**Exercise aim:** Please repeat the lines starting at the one containing "Is [52,103] further" and ending at the one containing "At what distance", both included, with the requests kept as they are. Scale every coordinate in the answers by 0.2 and round to whole numbers, with halves rounded up.

— start Record set —

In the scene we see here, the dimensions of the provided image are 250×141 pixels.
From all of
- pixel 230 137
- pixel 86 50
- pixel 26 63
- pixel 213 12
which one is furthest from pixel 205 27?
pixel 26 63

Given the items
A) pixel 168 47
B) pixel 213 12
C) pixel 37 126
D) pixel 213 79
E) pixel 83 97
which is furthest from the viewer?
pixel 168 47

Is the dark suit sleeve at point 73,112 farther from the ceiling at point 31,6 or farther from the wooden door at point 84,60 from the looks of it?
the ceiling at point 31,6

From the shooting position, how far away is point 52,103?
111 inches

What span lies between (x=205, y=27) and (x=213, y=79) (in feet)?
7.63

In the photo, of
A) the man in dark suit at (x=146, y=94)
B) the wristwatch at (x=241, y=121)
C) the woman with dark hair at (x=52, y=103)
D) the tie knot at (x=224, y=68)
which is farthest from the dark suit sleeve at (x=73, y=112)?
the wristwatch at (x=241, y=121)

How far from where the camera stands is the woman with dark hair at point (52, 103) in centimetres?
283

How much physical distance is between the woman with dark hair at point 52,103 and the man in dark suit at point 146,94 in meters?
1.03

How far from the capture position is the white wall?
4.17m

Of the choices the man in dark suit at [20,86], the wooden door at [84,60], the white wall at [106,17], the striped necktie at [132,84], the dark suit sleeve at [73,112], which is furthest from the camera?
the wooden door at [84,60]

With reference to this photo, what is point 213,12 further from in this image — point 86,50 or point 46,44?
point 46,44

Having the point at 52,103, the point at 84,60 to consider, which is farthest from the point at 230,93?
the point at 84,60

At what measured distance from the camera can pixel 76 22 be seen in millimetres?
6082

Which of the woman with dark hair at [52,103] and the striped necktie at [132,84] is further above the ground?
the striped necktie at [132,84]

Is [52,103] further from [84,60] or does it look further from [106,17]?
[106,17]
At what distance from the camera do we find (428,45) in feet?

— end Record set —
— start Record set —

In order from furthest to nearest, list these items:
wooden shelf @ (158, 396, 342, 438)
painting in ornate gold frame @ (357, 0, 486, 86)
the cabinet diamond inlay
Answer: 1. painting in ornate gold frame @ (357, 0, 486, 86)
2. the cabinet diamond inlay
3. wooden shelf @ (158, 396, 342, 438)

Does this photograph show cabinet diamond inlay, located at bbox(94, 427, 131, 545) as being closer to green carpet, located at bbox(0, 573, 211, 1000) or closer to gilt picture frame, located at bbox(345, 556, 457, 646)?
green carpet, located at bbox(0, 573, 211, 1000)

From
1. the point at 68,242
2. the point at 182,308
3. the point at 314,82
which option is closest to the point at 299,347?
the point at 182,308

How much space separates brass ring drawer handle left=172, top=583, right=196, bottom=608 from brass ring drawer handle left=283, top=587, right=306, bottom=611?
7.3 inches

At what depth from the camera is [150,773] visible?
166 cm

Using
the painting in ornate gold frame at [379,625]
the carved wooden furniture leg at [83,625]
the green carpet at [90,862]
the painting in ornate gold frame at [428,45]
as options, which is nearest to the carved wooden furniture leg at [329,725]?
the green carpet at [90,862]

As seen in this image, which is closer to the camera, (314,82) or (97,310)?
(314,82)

— end Record set —

**Result of the exercise:**
Is [52,103] further from [84,60] or does it look further from [106,17]?
[21,3]
At what distance from the camera do we find (428,45) in feet?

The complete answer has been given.